The residual variances mentioned in the previous section reflect the similarity between the original covariance and low-dimensional covariance. Residual variances of the ISOMAP with the different nearest neighbor numbers are presented in Figure 7. Residual variances became smaller as the neighbor number increased. However, the lower residual variance values did not mean that the nearest neighbor number in ISOMAP was considerably better. It depends on what kind of purpose the ISOMAP needs to achieve. If we want to do classification, we cannot choose the largest nearest neighbor number. Basically, when we connected all the points together in the ISOMAP, the matrix used to solve eigenmodes was similar to the covariance matrix in the PCA. The method connected all points is actually the MDS. When the distance is measured in Euclidean space, the MDS is identical to the PCA [18]. The PCA-reconstructed points in Figure 2 were not distributed well for classification. This is also the reason for not considering all neighbors to count the ISOMAP because the temporal data points are all connected to each other, and thus, the advantage of the ISOMAP is lost. On the other hand, the explained variances from the ISOMAP were not good, but their residual variances were sufficiently lower to reconstruct low-dimensional structures approximate to the high-dimensional structures. The advantage of ISOMAP gave the reasonable distance estimations between the disconnected points through the Dijkstra’s algorithm, which decided the shortest path through the neighbors and visited all the points. In brief, the disconnected two points were connected by their neighbors, while preferably no single point is isolated. It also pointed out that try to avoid using too small nearest neighbor number to prevent some points from being isolated.

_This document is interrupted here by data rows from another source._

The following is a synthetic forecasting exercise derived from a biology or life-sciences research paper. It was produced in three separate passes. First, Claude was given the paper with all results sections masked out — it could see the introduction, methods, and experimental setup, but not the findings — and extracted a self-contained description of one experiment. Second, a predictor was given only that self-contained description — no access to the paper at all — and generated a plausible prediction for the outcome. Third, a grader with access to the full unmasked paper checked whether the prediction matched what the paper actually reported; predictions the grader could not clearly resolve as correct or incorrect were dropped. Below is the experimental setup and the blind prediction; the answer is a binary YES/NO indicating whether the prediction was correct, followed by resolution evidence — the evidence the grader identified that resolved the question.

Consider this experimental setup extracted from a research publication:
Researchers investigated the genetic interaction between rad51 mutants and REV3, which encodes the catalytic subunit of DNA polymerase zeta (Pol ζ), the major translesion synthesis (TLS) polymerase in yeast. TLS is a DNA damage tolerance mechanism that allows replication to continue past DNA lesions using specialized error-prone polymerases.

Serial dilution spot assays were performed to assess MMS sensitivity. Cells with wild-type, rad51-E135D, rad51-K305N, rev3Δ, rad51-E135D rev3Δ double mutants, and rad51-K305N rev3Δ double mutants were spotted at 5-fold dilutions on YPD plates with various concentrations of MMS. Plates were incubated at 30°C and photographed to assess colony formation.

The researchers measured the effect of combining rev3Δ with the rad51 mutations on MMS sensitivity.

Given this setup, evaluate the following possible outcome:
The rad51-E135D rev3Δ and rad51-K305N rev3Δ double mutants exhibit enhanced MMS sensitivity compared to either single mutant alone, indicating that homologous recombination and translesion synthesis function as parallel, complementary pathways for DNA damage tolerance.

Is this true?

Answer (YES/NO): YES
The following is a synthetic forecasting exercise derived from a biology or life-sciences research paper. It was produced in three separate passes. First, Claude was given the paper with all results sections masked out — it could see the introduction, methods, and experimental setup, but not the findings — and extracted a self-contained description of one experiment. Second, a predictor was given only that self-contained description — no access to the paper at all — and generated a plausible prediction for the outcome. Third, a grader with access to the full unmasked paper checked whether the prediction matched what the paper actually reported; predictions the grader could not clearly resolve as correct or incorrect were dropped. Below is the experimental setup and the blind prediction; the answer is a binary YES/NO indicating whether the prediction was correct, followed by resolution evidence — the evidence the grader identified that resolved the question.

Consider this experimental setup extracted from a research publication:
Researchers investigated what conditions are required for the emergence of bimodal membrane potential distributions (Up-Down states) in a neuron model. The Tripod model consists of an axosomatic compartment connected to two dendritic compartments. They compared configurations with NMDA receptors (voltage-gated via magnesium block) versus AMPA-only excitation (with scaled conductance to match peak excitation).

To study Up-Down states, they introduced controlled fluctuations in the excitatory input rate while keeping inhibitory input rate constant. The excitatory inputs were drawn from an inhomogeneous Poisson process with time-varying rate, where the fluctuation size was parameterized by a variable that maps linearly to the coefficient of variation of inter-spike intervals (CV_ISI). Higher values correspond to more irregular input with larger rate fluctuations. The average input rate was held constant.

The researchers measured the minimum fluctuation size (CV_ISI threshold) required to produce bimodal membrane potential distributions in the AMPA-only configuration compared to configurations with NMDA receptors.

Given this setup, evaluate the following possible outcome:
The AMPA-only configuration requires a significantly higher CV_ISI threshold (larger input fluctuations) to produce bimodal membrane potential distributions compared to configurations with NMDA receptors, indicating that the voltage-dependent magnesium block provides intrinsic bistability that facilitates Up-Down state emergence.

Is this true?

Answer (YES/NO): YES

The first 20 leading components were considered as data points for classification, and SSVM results are presented in Table 1 (the PCA) and Table 2 (the ISOMAP). We performed 20-times 5-fold cross-validation to obtain these results. The ISOMAP results were slightly better than the PCA results. We defined two classes problem as El Niño/non El Niño or La Niña/non La Niña, because the simple SVM was the 2-class classifier. To classify El Niño/non El Niño was little easier than to classify La Niña/non La Niña. The clues were already in Figure 2 and Figure 3, because the blue La Niña points were closer each other and more difficult to distinguish. No special reason existed for taking the 20 dimensionalities to form data points for the classification. We tested from 1–20 dimensionalities for classification, and the accuracy was approximately 90% with 2–20 dimensionalities, whereas it was approximately 84% with 1 dimensionality. Removal of the normal events from the testing would have led to considerably better classification results and 99% accuracy. All these test results support that the Niño 3.4 index is a good index for defining ENSO events.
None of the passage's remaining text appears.